**WHAT IS EXPECTED**
Looking through the listing, how many of its lines hold the word "United"? Answer with only the number.

**EXERCISE INPUTS**
-*-*-
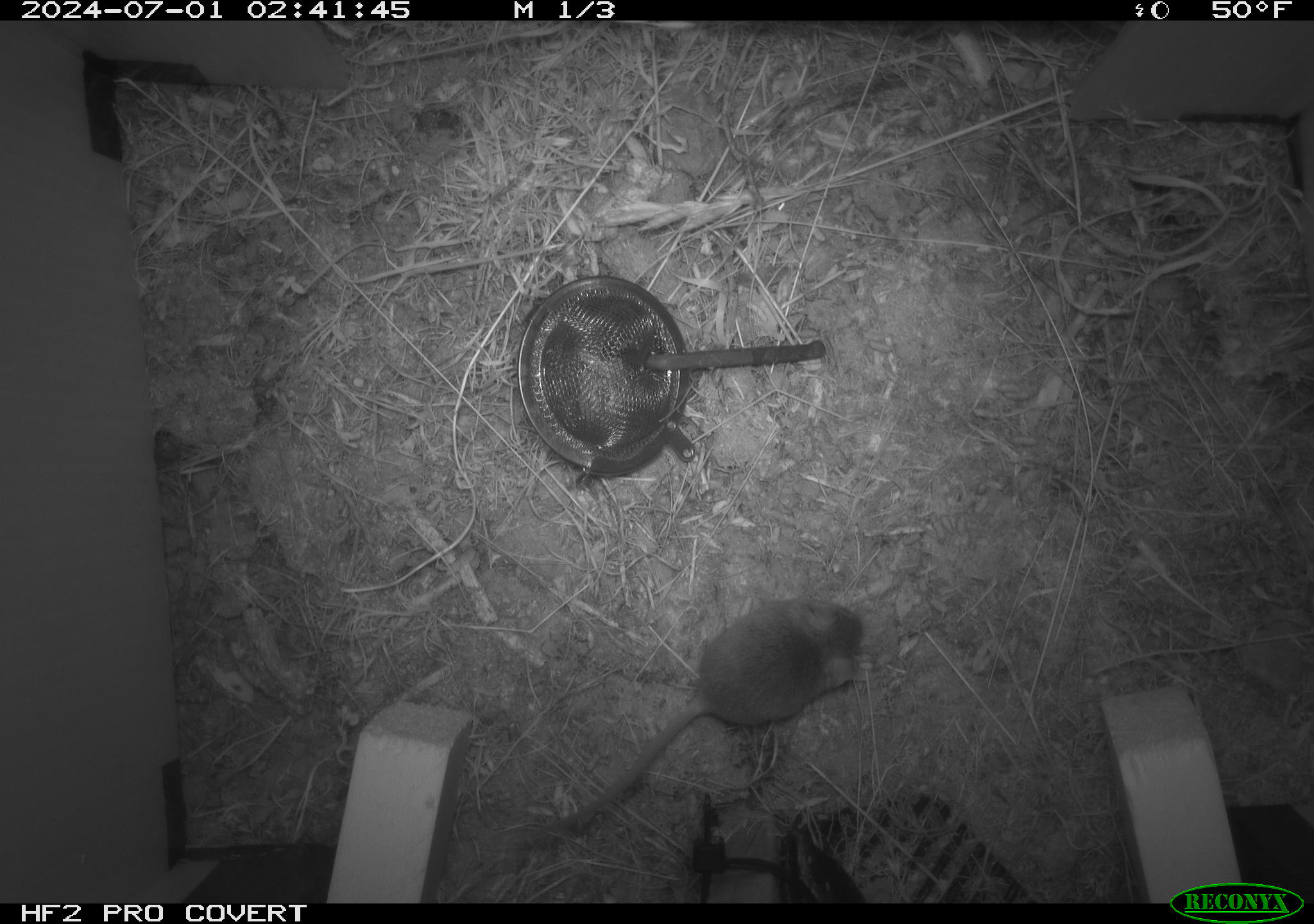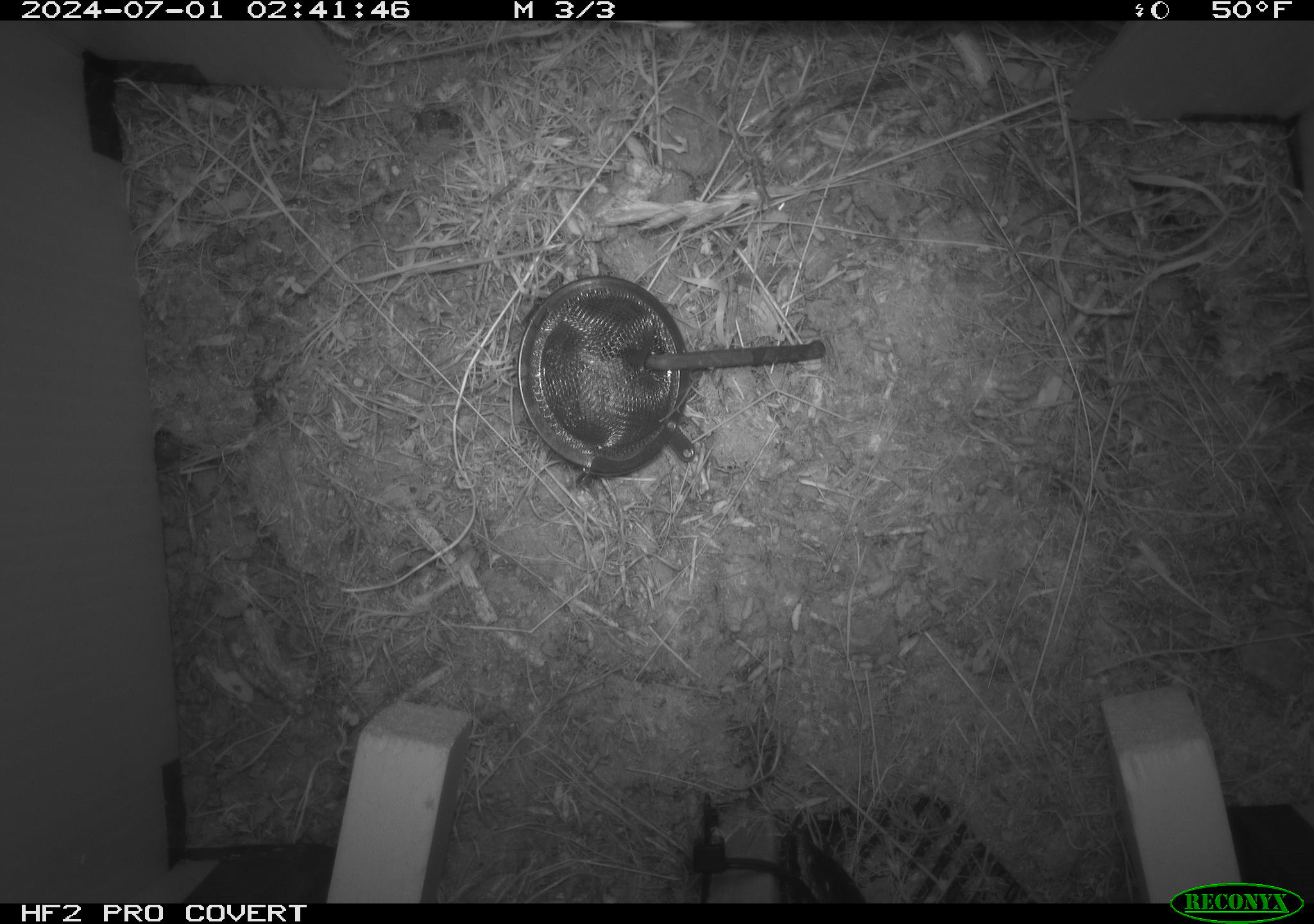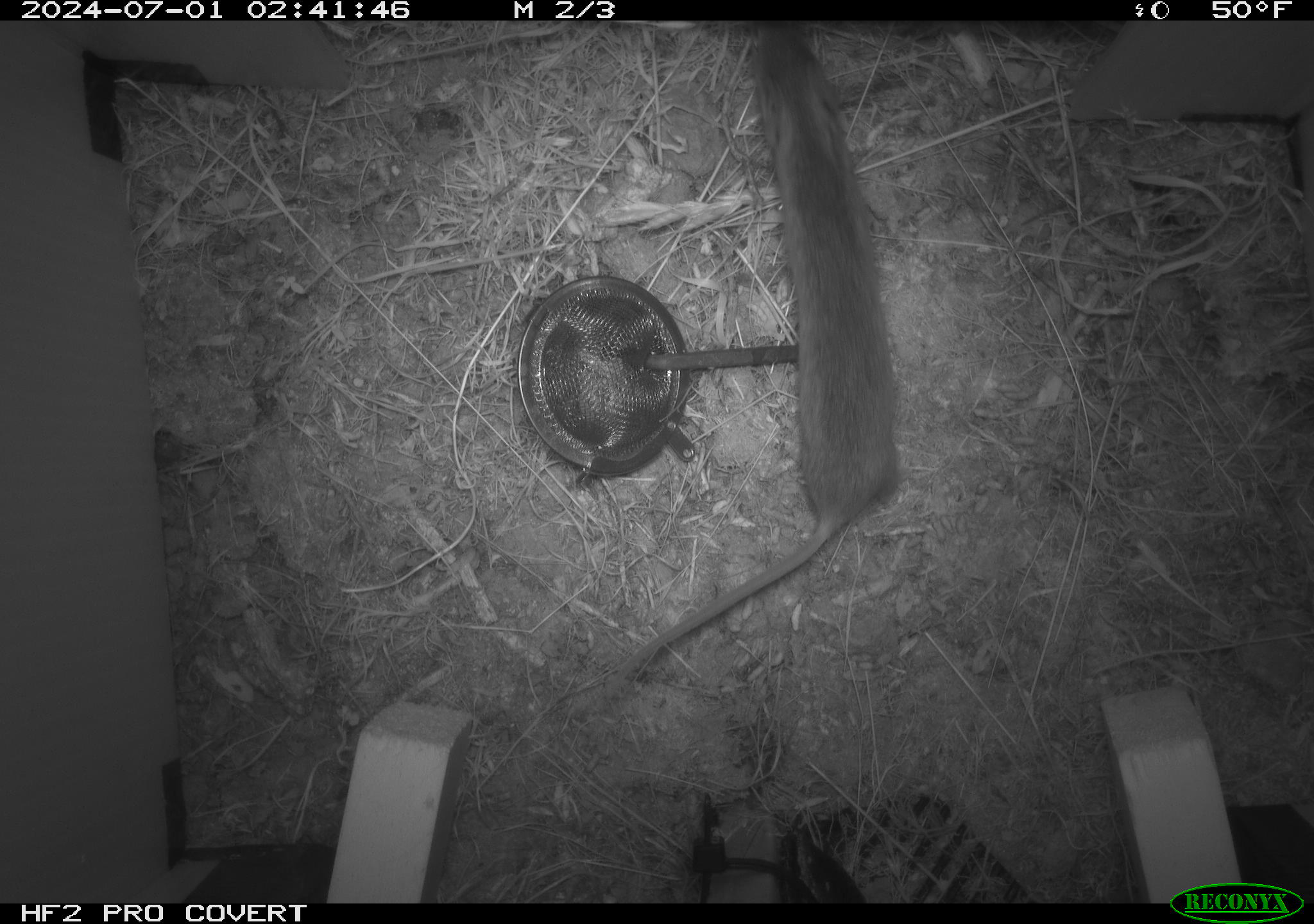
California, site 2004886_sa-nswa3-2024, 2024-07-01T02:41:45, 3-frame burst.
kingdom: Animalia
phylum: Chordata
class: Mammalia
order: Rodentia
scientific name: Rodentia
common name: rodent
-*-*-
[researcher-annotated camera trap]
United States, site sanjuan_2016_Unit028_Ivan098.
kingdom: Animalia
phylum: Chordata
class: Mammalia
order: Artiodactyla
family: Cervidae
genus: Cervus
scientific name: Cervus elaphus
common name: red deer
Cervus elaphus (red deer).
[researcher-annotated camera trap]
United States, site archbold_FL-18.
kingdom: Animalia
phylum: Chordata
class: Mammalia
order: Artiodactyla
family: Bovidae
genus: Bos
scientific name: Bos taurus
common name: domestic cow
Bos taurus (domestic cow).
-*-*-
**TASK ANSWER**
2